◆ SHORT EXERCISE: Copy out every line of the listing below verbatim, without changing, omitting, or adding anything.

◆ PROVIDED ENTRIES:

####

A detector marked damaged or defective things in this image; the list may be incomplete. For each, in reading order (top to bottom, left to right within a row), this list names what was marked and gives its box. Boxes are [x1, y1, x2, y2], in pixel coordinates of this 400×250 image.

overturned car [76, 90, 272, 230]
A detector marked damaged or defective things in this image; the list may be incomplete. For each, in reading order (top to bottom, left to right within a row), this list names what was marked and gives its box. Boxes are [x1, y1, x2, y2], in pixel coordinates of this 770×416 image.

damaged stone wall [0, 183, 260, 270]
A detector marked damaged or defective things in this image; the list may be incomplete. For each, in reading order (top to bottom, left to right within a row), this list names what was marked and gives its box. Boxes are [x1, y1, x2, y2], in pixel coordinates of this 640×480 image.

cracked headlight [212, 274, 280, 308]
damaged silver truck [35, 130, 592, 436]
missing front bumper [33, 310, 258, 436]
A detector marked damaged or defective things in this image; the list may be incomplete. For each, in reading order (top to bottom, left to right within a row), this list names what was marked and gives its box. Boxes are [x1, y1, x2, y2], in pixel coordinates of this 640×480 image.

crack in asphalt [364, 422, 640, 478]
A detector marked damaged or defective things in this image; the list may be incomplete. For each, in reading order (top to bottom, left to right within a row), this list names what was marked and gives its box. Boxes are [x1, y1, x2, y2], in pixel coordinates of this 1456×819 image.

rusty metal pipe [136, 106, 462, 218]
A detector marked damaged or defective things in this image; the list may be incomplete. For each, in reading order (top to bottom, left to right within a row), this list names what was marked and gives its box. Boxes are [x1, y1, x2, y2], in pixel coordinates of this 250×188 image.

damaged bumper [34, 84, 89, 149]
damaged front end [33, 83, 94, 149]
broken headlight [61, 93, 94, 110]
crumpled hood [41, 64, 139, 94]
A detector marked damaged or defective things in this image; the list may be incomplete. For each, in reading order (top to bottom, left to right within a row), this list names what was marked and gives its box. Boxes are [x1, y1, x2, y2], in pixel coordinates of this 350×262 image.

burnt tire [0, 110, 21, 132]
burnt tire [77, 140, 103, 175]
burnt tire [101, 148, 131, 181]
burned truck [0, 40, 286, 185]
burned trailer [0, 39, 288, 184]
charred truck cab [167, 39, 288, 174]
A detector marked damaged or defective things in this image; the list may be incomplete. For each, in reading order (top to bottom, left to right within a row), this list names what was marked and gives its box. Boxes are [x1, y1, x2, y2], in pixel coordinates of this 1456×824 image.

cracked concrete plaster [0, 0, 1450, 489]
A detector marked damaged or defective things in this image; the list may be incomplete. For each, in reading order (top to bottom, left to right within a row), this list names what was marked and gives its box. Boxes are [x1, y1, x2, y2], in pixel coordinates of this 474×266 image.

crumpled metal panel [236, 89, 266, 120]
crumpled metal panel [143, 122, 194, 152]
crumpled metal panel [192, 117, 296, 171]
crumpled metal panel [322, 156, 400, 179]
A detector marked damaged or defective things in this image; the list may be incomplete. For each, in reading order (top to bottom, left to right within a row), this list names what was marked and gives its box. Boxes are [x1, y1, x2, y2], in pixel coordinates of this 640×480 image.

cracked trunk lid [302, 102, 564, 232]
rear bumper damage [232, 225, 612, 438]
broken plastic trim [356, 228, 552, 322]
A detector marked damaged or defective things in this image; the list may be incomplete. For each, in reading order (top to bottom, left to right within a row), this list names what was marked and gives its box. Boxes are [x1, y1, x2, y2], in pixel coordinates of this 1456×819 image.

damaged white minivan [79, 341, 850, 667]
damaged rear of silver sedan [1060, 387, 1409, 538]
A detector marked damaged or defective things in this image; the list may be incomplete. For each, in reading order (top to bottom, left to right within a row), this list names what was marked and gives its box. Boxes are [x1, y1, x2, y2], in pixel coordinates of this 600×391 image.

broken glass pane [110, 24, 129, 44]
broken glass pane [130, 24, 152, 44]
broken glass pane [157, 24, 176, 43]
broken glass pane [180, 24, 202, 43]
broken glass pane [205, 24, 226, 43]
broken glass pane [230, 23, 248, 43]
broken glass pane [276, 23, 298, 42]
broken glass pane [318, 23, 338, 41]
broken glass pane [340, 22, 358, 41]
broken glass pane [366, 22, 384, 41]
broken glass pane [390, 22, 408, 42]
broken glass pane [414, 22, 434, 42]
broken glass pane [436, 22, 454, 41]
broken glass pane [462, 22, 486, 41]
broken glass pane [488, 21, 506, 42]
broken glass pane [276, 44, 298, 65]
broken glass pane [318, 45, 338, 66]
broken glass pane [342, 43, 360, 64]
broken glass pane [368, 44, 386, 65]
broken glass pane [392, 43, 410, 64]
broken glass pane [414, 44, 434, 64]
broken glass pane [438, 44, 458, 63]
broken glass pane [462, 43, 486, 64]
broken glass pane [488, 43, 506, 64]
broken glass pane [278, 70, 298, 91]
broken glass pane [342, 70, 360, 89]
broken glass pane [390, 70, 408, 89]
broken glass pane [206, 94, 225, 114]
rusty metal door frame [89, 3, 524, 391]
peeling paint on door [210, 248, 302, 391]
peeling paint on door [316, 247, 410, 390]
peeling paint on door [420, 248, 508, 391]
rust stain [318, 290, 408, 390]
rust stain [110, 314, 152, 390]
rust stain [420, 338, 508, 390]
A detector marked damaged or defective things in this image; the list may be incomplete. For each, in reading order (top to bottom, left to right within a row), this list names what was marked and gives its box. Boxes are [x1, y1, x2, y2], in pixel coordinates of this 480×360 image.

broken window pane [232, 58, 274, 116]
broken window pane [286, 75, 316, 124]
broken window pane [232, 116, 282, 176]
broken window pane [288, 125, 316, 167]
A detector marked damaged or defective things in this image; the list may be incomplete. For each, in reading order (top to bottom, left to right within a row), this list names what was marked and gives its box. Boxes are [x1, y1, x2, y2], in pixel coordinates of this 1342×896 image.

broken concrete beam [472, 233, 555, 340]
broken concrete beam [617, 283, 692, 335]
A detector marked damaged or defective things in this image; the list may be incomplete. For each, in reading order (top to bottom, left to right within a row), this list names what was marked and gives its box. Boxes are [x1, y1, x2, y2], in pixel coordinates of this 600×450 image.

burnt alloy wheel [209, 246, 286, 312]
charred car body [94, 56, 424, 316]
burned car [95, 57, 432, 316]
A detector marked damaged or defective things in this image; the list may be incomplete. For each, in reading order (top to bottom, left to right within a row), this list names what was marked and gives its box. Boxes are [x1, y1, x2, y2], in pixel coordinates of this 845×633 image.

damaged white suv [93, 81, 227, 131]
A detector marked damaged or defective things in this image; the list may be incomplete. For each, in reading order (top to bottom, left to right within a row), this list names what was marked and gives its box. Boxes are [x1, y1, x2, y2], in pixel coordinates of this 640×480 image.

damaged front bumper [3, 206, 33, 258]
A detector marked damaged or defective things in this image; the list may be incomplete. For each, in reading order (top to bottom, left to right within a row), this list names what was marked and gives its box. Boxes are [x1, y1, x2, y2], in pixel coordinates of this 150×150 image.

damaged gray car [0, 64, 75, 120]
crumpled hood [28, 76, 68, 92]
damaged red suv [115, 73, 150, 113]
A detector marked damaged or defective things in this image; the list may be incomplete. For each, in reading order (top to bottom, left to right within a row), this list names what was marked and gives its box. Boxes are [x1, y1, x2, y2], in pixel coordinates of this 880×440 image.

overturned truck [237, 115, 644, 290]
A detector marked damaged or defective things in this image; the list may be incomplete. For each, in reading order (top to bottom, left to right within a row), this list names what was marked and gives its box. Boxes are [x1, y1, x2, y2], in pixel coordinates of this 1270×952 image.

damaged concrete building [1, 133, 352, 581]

####

◆ FULL RESPONSE:
A detector marked damaged or defective things in this image; the list may be incomplete. For each, in reading order (top to bottom, left to right within a row), this list names what was marked and gives its box. Boxes are [x1, y1, x2, y2], in pixel coordinates of this 400×250 image.

overturned car [76, 90, 272, 230]
A detector marked damaged or defective things in this image; the list may be incomplete. For each, in reading order (top to bottom, left to right within a row), this list names what was marked and gives its box. Boxes are [x1, y1, x2, y2], in pixel coordinates of this 770×416 image.

damaged stone wall [0, 183, 260, 270]
A detector marked damaged or defective things in this image; the list may be incomplete. For each, in reading order (top to bottom, left to right within a row), this list names what was marked and gives its box. Boxes are [x1, y1, x2, y2], in pixel coordinates of this 640×480 image.

cracked headlight [212, 274, 280, 308]
damaged silver truck [35, 130, 592, 436]
missing front bumper [33, 310, 258, 436]
A detector marked damaged or defective things in this image; the list may be incomplete. For each, in reading order (top to bottom, left to right within a row), this list names what was marked and gives its box. Boxes are [x1, y1, x2, y2], in pixel coordinates of this 640×480 image.

crack in asphalt [364, 422, 640, 478]
A detector marked damaged or defective things in this image; the list may be incomplete. For each, in reading order (top to bottom, left to right within a row), this list names what was marked and gives its box. Boxes are [x1, y1, x2, y2], in pixel coordinates of this 1456×819 image.

rusty metal pipe [136, 106, 462, 218]
A detector marked damaged or defective things in this image; the list may be incomplete. For each, in reading order (top to bottom, left to right within a row), this list names what was marked and gives its box. Boxes are [x1, y1, x2, y2], in pixel coordinates of this 250×188 image.

damaged bumper [34, 84, 89, 149]
damaged front end [33, 83, 94, 149]
broken headlight [61, 93, 94, 110]
crumpled hood [41, 64, 139, 94]
A detector marked damaged or defective things in this image; the list may be incomplete. For each, in reading order (top to bottom, left to right within a row), this list names what was marked and gives its box. Boxes are [x1, y1, x2, y2], in pixel coordinates of this 350×262 image.

burnt tire [0, 110, 21, 132]
burnt tire [77, 140, 103, 175]
burnt tire [101, 148, 131, 181]
burned truck [0, 40, 286, 185]
burned trailer [0, 39, 288, 184]
charred truck cab [167, 39, 288, 174]
A detector marked damaged or defective things in this image; the list may be incomplete. For each, in reading order (top to bottom, left to right within a row), this list names what was marked and gives its box. Boxes are [x1, y1, x2, y2], in pixel coordinates of this 1456×824 image.

cracked concrete plaster [0, 0, 1450, 489]
A detector marked damaged or defective things in this image; the list may be incomplete. For each, in reading order (top to bottom, left to right within a row), this list names what was marked and gives its box. Boxes are [x1, y1, x2, y2], in pixel coordinates of this 474×266 image.

crumpled metal panel [236, 89, 266, 120]
crumpled metal panel [143, 122, 194, 152]
crumpled metal panel [192, 117, 296, 171]
crumpled metal panel [322, 156, 400, 179]
A detector marked damaged or defective things in this image; the list may be incomplete. For each, in reading order (top to bottom, left to right within a row), this list names what was marked and gives its box. Boxes are [x1, y1, x2, y2], in pixel coordinates of this 640×480 image.

cracked trunk lid [302, 102, 564, 232]
rear bumper damage [232, 225, 612, 438]
broken plastic trim [356, 228, 552, 322]
A detector marked damaged or defective things in this image; the list may be incomplete. For each, in reading order (top to bottom, left to right within a row), this list names what was marked and gives its box. Boxes are [x1, y1, x2, y2], in pixel coordinates of this 1456×819 image.

damaged white minivan [79, 341, 850, 667]
damaged rear of silver sedan [1060, 387, 1409, 538]
A detector marked damaged or defective things in this image; the list may be incomplete. For each, in reading order (top to bottom, left to right within a row), this list names what was marked and gives its box. Boxes are [x1, y1, x2, y2], in pixel coordinates of this 600×391 image.

broken glass pane [110, 24, 129, 44]
broken glass pane [130, 24, 152, 44]
broken glass pane [157, 24, 176, 43]
broken glass pane [180, 24, 202, 43]
broken glass pane [205, 24, 226, 43]
broken glass pane [230, 23, 248, 43]
broken glass pane [276, 23, 298, 42]
broken glass pane [318, 23, 338, 41]
broken glass pane [340, 22, 358, 41]
broken glass pane [366, 22, 384, 41]
broken glass pane [390, 22, 408, 42]
broken glass pane [414, 22, 434, 42]
broken glass pane [436, 22, 454, 41]
broken glass pane [462, 22, 486, 41]
broken glass pane [488, 21, 506, 42]
broken glass pane [276, 44, 298, 65]
broken glass pane [318, 45, 338, 66]
broken glass pane [342, 43, 360, 64]
broken glass pane [368, 44, 386, 65]
broken glass pane [392, 43, 410, 64]
broken glass pane [414, 44, 434, 64]
broken glass pane [438, 44, 458, 63]
broken glass pane [462, 43, 486, 64]
broken glass pane [488, 43, 506, 64]
broken glass pane [278, 70, 298, 91]
broken glass pane [342, 70, 360, 89]
broken glass pane [390, 70, 408, 89]
broken glass pane [206, 94, 225, 114]
rusty metal door frame [89, 3, 524, 391]
peeling paint on door [210, 248, 302, 391]
peeling paint on door [316, 247, 410, 390]
peeling paint on door [420, 248, 508, 391]
rust stain [318, 290, 408, 390]
rust stain [110, 314, 152, 390]
rust stain [420, 338, 508, 390]
A detector marked damaged or defective things in this image; the list may be incomplete. For each, in reading order (top to bottom, left to right within a row), this list names what was marked and gives its box. Boxes are [x1, y1, x2, y2], in pixel coordinates of this 480×360 image.

broken window pane [232, 58, 274, 116]
broken window pane [286, 75, 316, 124]
broken window pane [232, 116, 282, 176]
broken window pane [288, 125, 316, 167]
A detector marked damaged or defective things in this image; the list may be incomplete. For each, in reading order (top to bottom, left to right within a row), this list names what was marked and gives its box. Boxes are [x1, y1, x2, y2], in pixel coordinates of this 1342×896 image.

broken concrete beam [472, 233, 555, 340]
broken concrete beam [617, 283, 692, 335]
A detector marked damaged or defective things in this image; the list may be incomplete. For each, in reading order (top to bottom, left to right within a row), this list names what was marked and gives its box. Boxes are [x1, y1, x2, y2], in pixel coordinates of this 600×450 image.

burnt alloy wheel [209, 246, 286, 312]
charred car body [94, 56, 424, 316]
burned car [95, 57, 432, 316]
A detector marked damaged or defective things in this image; the list may be incomplete. For each, in reading order (top to bottom, left to right within a row), this list names what was marked and gives its box. Boxes are [x1, y1, x2, y2], in pixel coordinates of this 845×633 image.

damaged white suv [93, 81, 227, 131]
A detector marked damaged or defective things in this image; the list may be incomplete. For each, in reading order (top to bottom, left to right within a row), this list names what was marked and gives its box. Boxes are [x1, y1, x2, y2], in pixel coordinates of this 640×480 image.

damaged front bumper [3, 206, 33, 258]
A detector marked damaged or defective things in this image; the list may be incomplete. For each, in reading order (top to bottom, left to right within a row), this list names what was marked and gives its box. Boxes are [x1, y1, x2, y2], in pixel coordinates of this 150×150 image.

damaged gray car [0, 64, 75, 120]
crumpled hood [28, 76, 68, 92]
damaged red suv [115, 73, 150, 113]
A detector marked damaged or defective things in this image; the list may be incomplete. For each, in reading order (top to bottom, left to right within a row), this list names what was marked and gives its box. Boxes are [x1, y1, x2, y2], in pixel coordinates of this 880×440 image.

overturned truck [237, 115, 644, 290]
A detector marked damaged or defective things in this image; the list may be incomplete. For each, in reading order (top to bottom, left to right within a row), this list names what was marked and gives its box. Boxes are [x1, y1, x2, y2], in pixel coordinates of this 1270×952 image.

damaged concrete building [1, 133, 352, 581]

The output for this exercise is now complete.